Each time that the courts agree, the precariously balanced budget will tilt to the negative. It happens every year, which is why a budget that seems to be balanced in July often is out of whack by the following winter or spring.
The first shot has already been taken. The mayors from several cities with redevelopment agencies have filed suit that the state can not deny agencies their $1.7 billion generated annually.
They say that Proposition 22 enacted by the voters last year specifically prevents state government from raiding local treasuries. If the mayors and their agencies prevail, suddenly the budget will be out of balance by $1.7 billion.
There will be other suits on everything from shutting down parks that are supported with federal funds to the constitutionality of reducing mental health funding to withholding previously promised funds from public schools.
Every time the plaintiffs prevail, the size of the gap will balloon until we find ourselves several billions in the hole again as we approach the end of the fiscal year.

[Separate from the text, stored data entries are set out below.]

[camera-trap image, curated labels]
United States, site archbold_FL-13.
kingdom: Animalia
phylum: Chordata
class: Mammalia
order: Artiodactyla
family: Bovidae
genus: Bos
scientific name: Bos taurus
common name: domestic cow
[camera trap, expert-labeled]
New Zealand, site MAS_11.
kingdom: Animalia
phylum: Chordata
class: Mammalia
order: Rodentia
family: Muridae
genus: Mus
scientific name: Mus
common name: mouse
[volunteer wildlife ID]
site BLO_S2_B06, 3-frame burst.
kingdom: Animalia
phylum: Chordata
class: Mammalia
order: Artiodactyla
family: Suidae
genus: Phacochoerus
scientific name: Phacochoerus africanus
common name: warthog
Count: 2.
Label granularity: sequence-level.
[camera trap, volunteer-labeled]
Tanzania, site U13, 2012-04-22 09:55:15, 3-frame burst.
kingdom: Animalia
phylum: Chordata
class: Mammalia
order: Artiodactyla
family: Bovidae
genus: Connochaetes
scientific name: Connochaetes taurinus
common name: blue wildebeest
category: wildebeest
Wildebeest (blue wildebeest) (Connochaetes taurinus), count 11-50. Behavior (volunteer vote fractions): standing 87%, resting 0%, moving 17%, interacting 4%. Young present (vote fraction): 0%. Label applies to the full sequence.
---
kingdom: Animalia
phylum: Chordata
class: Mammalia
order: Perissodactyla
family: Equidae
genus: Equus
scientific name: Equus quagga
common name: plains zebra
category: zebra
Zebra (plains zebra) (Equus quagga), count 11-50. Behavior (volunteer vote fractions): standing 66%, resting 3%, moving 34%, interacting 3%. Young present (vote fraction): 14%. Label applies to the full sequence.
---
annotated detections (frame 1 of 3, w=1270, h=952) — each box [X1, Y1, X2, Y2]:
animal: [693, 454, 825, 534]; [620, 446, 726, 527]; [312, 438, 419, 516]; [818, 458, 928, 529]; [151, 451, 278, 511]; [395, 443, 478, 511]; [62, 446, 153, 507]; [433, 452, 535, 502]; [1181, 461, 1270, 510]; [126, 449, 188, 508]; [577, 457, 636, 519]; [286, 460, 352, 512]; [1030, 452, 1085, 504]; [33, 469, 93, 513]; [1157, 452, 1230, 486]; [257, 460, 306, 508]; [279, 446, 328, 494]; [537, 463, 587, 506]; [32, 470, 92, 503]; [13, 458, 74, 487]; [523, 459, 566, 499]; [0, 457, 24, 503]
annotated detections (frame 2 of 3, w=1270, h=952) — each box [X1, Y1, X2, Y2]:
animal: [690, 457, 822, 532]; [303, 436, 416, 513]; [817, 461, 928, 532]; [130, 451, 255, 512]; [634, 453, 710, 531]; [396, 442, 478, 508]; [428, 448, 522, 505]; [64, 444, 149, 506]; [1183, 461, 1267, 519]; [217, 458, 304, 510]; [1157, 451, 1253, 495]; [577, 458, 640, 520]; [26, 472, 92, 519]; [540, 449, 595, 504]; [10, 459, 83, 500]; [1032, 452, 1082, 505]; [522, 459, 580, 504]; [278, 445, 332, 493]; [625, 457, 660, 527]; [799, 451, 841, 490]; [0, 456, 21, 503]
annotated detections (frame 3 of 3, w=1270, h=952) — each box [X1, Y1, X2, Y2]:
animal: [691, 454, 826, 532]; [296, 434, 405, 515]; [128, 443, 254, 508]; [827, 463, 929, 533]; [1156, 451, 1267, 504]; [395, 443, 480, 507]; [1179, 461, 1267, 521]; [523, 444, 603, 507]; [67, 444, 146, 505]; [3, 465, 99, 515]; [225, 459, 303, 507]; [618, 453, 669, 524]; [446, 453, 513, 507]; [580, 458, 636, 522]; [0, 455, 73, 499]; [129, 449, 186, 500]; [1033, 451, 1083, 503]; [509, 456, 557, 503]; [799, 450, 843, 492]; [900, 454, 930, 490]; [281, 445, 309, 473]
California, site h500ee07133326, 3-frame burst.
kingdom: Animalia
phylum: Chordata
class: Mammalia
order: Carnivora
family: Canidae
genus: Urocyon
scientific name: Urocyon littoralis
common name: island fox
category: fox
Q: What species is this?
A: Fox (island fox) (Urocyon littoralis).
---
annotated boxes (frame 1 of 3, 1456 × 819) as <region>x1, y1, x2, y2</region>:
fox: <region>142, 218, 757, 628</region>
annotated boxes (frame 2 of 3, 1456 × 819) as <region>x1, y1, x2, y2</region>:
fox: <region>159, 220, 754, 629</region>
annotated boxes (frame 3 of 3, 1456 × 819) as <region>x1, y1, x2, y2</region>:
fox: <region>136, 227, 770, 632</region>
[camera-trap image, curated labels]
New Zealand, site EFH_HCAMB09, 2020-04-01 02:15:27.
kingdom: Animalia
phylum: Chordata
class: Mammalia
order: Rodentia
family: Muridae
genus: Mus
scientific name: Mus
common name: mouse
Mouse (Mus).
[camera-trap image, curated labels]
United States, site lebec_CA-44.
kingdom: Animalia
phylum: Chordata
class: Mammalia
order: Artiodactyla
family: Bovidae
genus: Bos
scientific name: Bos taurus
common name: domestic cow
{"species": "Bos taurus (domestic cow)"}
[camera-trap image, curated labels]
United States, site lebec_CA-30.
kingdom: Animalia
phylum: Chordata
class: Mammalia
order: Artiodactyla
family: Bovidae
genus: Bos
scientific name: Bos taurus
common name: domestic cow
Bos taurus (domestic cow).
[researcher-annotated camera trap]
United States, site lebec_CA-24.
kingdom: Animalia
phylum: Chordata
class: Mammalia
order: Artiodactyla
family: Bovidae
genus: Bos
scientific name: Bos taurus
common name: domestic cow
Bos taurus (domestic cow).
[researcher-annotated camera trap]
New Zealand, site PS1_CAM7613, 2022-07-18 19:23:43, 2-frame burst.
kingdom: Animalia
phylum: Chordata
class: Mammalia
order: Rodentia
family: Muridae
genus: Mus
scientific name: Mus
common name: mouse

How can this happen? California's budget does not exist in a vacuum. Many financial commitments are determined by previous laws or court decisions; others must be made in concert with the design of federal law.
Last year, for example, federal courts forced the state to restore hundreds of millions of dollars in cuts to health and human services and several hundred million dollars more for state prison spending. The money can add up fast.
All this reminds us of the adage proffered by that wise philosopher-and-sometimes-baseball player Yogi Berra who once said,"It 'aint over 'til it's over."
With respect to the new state budget, it won't be over until the responses to the last law suit are handed down. And with respect to a balanced budget, that could be strike three.